Part 23 (2/2)

No, he did not want to be seen there; he would go home.

”Well, then, give me some money to pay for making this dress. You gave me the stuff, you might as well go the whole figure.”

He handed her a ten dollar bill; she handed it to Athalia,--the dress was only five--remarking:

”Give him the change; I won't take but a five out of it this time.”

Athalia had no change. She looked at him, to be certain of her man, and remarked:

”No; I will keep the whole, and credit him the balance, on account of seven dollars he has owed me these two months, for work for his wife.”

He stammered something about mistake--not him--cursed blunder--and left the room.

The dress fitted beautifully, and Athalia felt the soothing influence of praise for her work, and would have left happier than she came, but just then her ear caught a voice in the next room. She listened. A woman replied:

”Yes, if you have brought any money. I have made up my mind that you shall not stay in this room another night without you give me more money.”

”Oh, Josephine, I have got something better than money for you. Look here.”

”Oh! you are a dear good fellow, after all. What a pretty watch, and what a dear little locket. That will do. Now you may stay all night, and to-morrow we will go down to Coney Island again, and have a good time.

I'll pa.s.s for your wife, you know.”

There was a door opening out of Nannette's room into a bath-room, and out of that, a window into the room where the voices came from.

It was but a thought; thoughts are quick, and so were her's, and the step that took her up on a chair, and her hand up to the curtain, which was the only thing preventing her from seeing who owned that voice.

She looked. What a sight for a wife! She saw, what she knew before, but would be doubly sure, that the voice was her husband's. She knew that--she knew that he was giving her watch, and the locket which contained the donor's likeness, that of a dear brother lost at sea--a treasure that she would not part with sooner than her own heart--to a woman to whom he had before given money--money that came, drop by drop, distilled from her heart's blood, through the alembic of her needle; and she would see--what woman would not--what wife could resist the opportunity of seeing?--she could not--what the woman looked like, who could displace her in her husband's affections. The first sight she caught was her Bible upon the table.

”What could she want of that?”

She was sometimes religious--a great many of them are, and read the Bible to find some text to justify their own course. They are also visited by clergymen, who prefer those of ”a religious turn of mind.”

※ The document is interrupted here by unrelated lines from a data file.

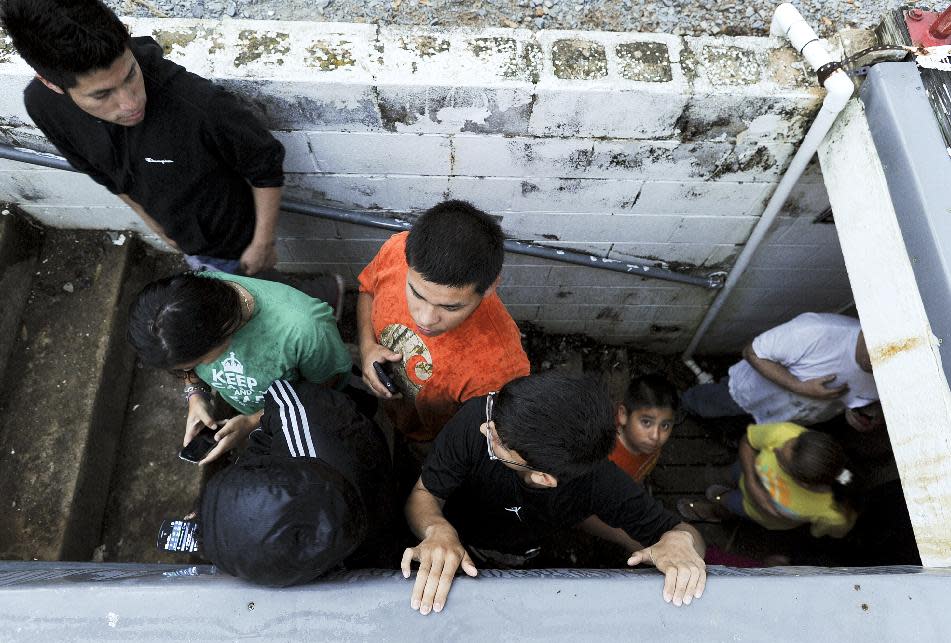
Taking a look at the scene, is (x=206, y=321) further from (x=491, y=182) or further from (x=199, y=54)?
(x=491, y=182)

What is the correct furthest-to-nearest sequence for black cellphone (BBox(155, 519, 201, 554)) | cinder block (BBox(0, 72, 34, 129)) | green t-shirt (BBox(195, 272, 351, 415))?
1. green t-shirt (BBox(195, 272, 351, 415))
2. cinder block (BBox(0, 72, 34, 129))
3. black cellphone (BBox(155, 519, 201, 554))

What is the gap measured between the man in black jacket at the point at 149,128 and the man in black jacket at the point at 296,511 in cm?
96

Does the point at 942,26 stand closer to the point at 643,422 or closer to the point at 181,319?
the point at 643,422

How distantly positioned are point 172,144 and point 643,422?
2.38 metres

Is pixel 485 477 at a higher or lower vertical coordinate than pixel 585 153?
lower

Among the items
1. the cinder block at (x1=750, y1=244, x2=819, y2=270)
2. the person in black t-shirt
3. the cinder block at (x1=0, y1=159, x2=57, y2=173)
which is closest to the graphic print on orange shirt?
the person in black t-shirt

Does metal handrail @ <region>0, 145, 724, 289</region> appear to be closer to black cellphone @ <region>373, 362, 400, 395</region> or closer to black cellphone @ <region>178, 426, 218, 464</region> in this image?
black cellphone @ <region>373, 362, 400, 395</region>

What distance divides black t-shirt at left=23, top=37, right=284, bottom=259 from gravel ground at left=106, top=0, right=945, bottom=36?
20.1 inches

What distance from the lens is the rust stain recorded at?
185cm

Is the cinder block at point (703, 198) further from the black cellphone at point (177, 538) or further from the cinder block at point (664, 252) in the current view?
the black cellphone at point (177, 538)

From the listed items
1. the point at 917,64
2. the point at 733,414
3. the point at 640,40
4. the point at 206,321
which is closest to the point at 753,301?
the point at 733,414

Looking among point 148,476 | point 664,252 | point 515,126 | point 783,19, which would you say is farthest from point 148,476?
point 783,19

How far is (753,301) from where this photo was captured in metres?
3.62

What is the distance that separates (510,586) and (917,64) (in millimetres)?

Then this Bible was elegantly bound, and very valuable. Then she saw her watch in the hands of a woman with ugly red hair, with dull, voluptuous eyes, thick lips, ugly teeth, a little snub nose, and a gaunt awkward figure, forming altogether one of the ugliest looking women, Athalia thought, that she had ever seen. The words burst involuntarily from her lips:

”Oh, how ugly!”

”She is uglier than she looks,” said Nannette. ”She has ruined more men than any other woman in the city. She has kicked that fool out half a dozen times because he did not give her more money. I should not wonder now, if he has stolen his wife's watch to give that wretch.”

And this was the woman that Athalia had been toiling for her husband to pamper. Oh, how she did pray to die!

Nannette, when she learned the facts, was furious. She would have gone in and torn her heart out.

She said she never did have anything to do with a married man, if she knew it. George had lied to her, and never should see her but once again--once, to get her blessing.

Athalia was calm. She sat down a few minutes, to recover from this last stab in the heart, and then said she would look once more and then go home. She did look, and saw her husband locked in the arms of that red-headed fury. Then she went home; she did not go to bed; she worked all night putting her things in order. Next day, at ten o'clock, a red flag was fluttering at her window, and while Walter and his mistress were going down the Bay, her furniture was ”going, going, gone,” to the highest bidder.

At sundown she was homeless, friendless, worse than husbandless, alone, in the streets of New York!